Judge Eric Profancik enjoyed the subtle irony of a black man who impersonates a white woman being lactose intolerant.

The Charge

They're going deep undercover.

Opening Statement

When I saw the trailer for White Chicks, the first thought that came to mind was that it looked stupid. It was put on my ignore list, and I had no intention of seeing such a turd. Oddly, though, I did end up seeing the movie in the theater. It was part of an interesting movie marathon that started with Fahrenheit 9/11, ended with The Terminal, and had White Chicks in between. Don't ask for the specific hows or whys of that one. After the very sobering Fahrenheit 9/11, I found myself enjoying and laughing through White Chicks, even though my female friend thought I was an idiot for laughing so much. But viewing this film again, just a few months later, it wasn't as much fun as the first time.

Facts of the Case

Kevin (Shawn Wayans, Scary Movie, In Living Color) and Marcus Copeland (Marlon Wayans, Dungeons & Dragons, Requiem for a Dream) are bumbling FBI agents. It seems that something always goes wrong during a bust, and their boss is one step away from shipping them off to some very undesirable duty. But then the "heiress case" comes up, and the brothers Copeland want in on the action. The FBI believes that Brittany and Tiffany Wilson are going to be kidnapped and held for ransom during their Labor Day excursion to the Hamptons. This is a big case, and the Copelands think they can win back some of their boss's favor by working on the case. They demand to be included, and they are given an assignment. Unbeknownst to them, they are given the one job nobody else wants: escort the divas from the airport to the hotel. How hard could it be to shuttle two, spoiled, rich heiresses? What could go wrong?

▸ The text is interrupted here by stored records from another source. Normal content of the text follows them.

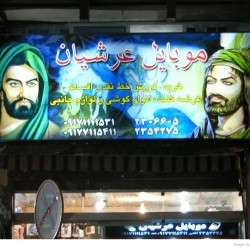 Imam Ali and Imam Hussain in the Mobile Shop Sign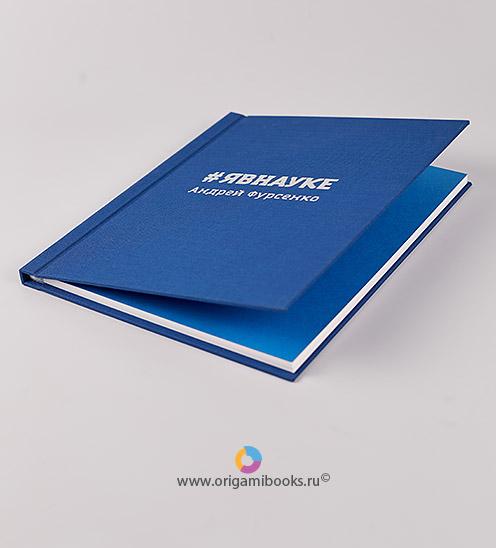 origamibooks-yubileiny albom-6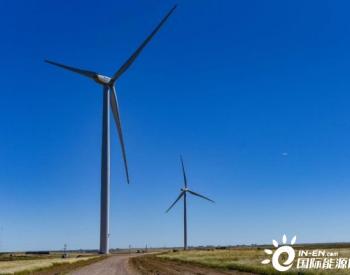 详解远景能源投建阿根廷Garcia Del Rio风电场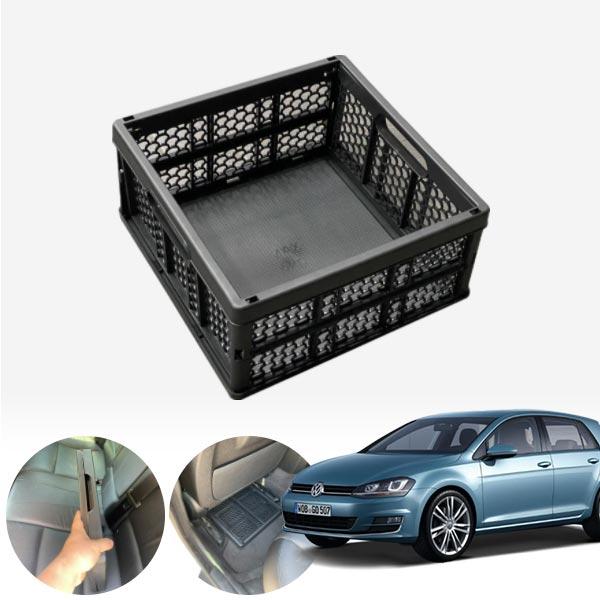골프(7세대)(14~) 모비스순정 접이식 트렁크정리함 차량용품 cs09021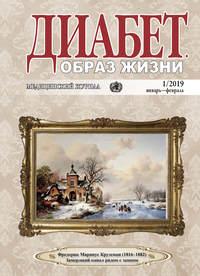 Обложка «Диабет. Образ жизни. №1/2019 январь-февраль»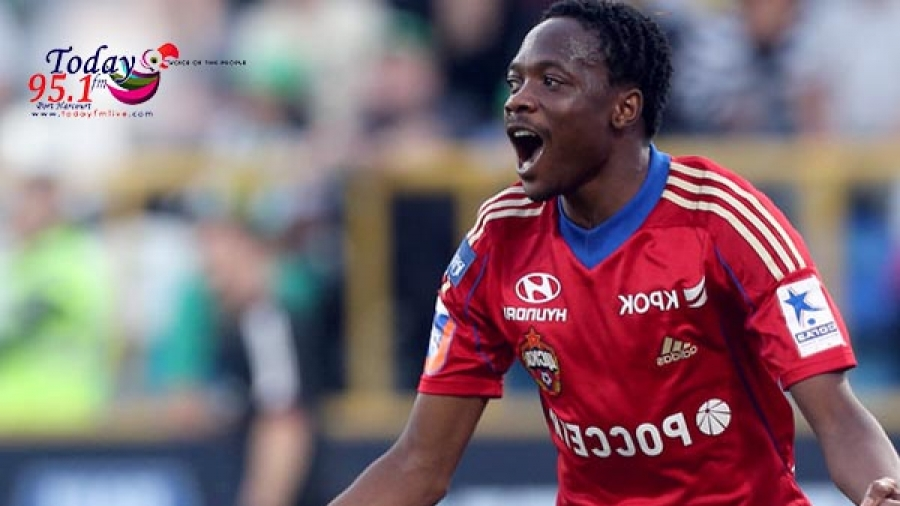 Ahmed Musa leaves for England to Seal Transfer with Leicester United.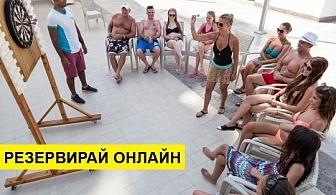 Самолетна почивка в Турция! 10 нощувки на човек на база All inclusive в Wind Of Lara Hotel & Spa 5*, Лара, Турска ривиера с двупосочен чартърен полет от София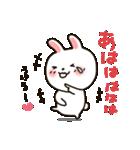 ぶりっこ★うさぎちゃん(個別スタンプ:28)
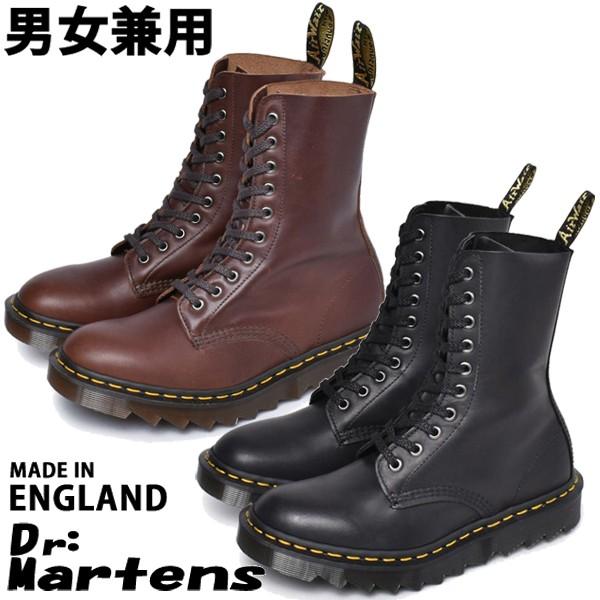 ドクターマーチン 1490 リップル 10ホール ブーツ イギリス製 男性用兼女性用 DR.MARTENS Ripple R25298197 R25301001 メンズ レディース ブーツ (1033-9930)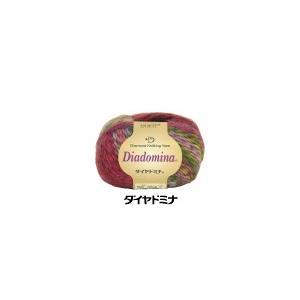 ダイヤ毛糸   ドミナ  廃盤色のみ在庫限り|ky-yoshikawa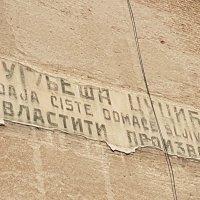 Sarajevska krčma Uglješe Cucića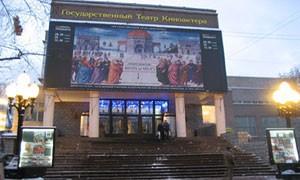 Фото театра Киноактера театр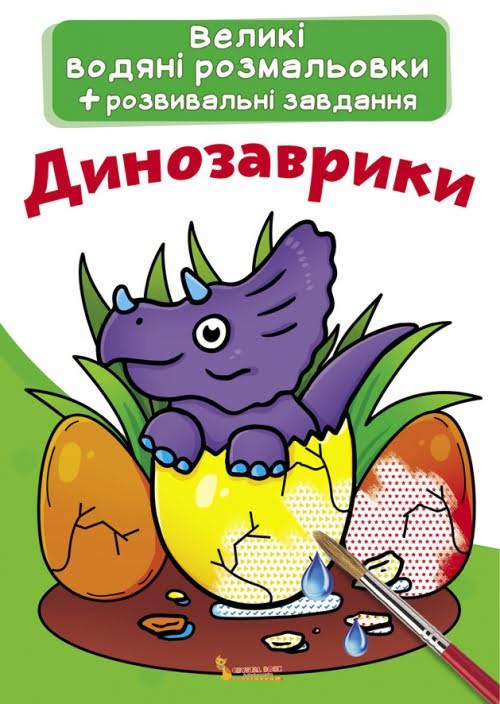 """Книжка B4 """"Великі водяні розмальовки. Динозаврики"""" №0261/Бао/"""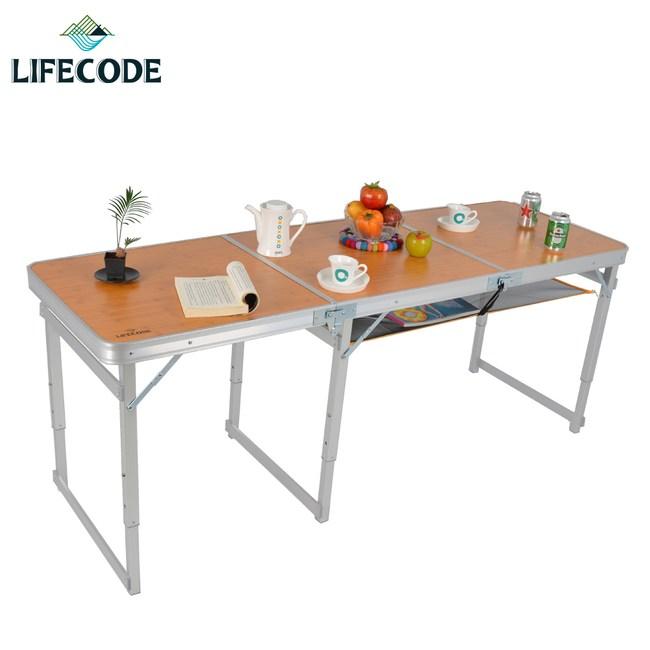 LIFECODE竹紋加固鋁合金折疊桌180x60cm-送桌下網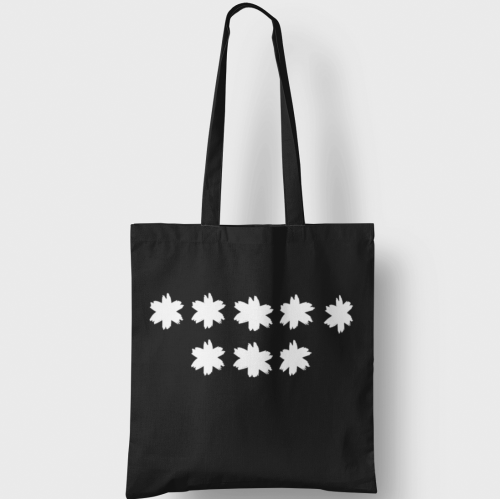 mockup-of-a-customizable-tote-bag-placed-over-a-plain-color-backdrop-3118-el1 (3).png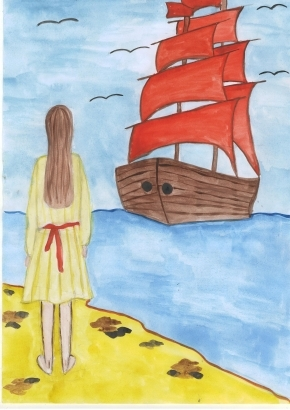 Как нарисовать иллюстрацию к повести Алые паруса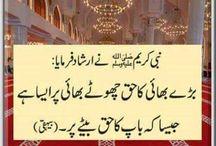 Hazrat Muhammad peace be upon him
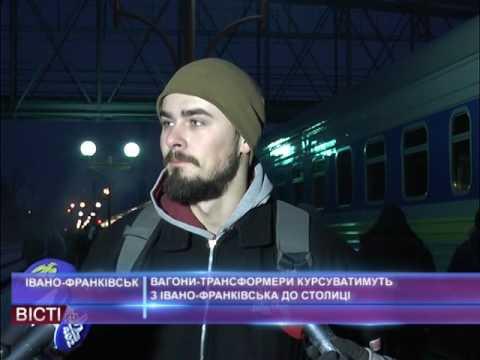 Вагони трансформери курсуватимуть з Івано Франківська до столиці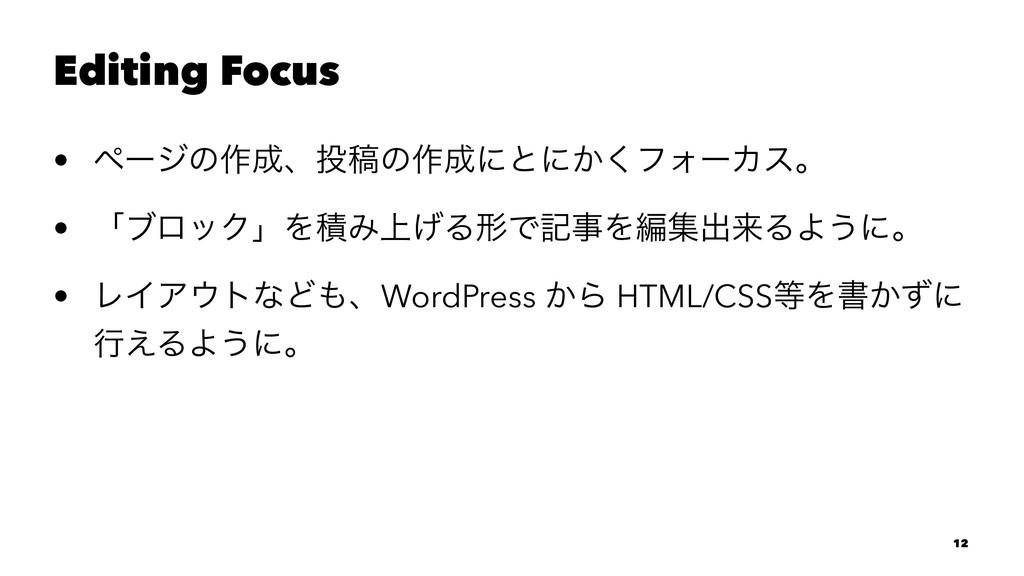 Editing Focus • ϖʔδͷ࡞ɺߘͷ࡞ʹͱʹ͔͘ϑΥʔΧεɻ • ʮϒϩοΫ...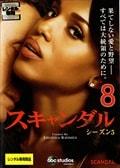 スキャンダル シーズン5 Vol.8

How about an accident? As Kevin and Marcus are taking the Wilson sisters to their suite, the sisters' dog, Baby, jumps out the car window, leading to mayhem on the highway. The car ends up skidding off the road. No one is hurt, but the girls end up with very minor scratches on their faces. Being extremely vain, the two refuse to leave the hotel. Kevin and Marcus can't tell their boss they messed up yet again, but how are they going to get the girls to the Hamptons? Kevin and Marcus are going to become Brittany and Tiffany Wilson, that's how.

Using cutting-edge makeup technology, the boys become girls and infiltrate the high society of the Hamptons. They are immediately accepted as the Wilson sisters. As the two meet "their" friends and enemies, these two black men must figure out how to blend in with rich, white women while finding out who is the heiress kidnapper.

The Evidence

It was the fart joke. That's what did it for me the first time. There's just something about a good fart joke that can make a movie better. And there's a pretty good fart joke in White Chicks. I remember that scene quite specifically from the theater because I laughed so much that I ended up crying, but my friend just sat next to me, not laughing, with this big scowl on her face. Well, maybe not a scowl so much as a look of "This is so not funny. Why are you laughing so hard at this? What kind of moron are you?" From that point on, I really enjoyed the movie.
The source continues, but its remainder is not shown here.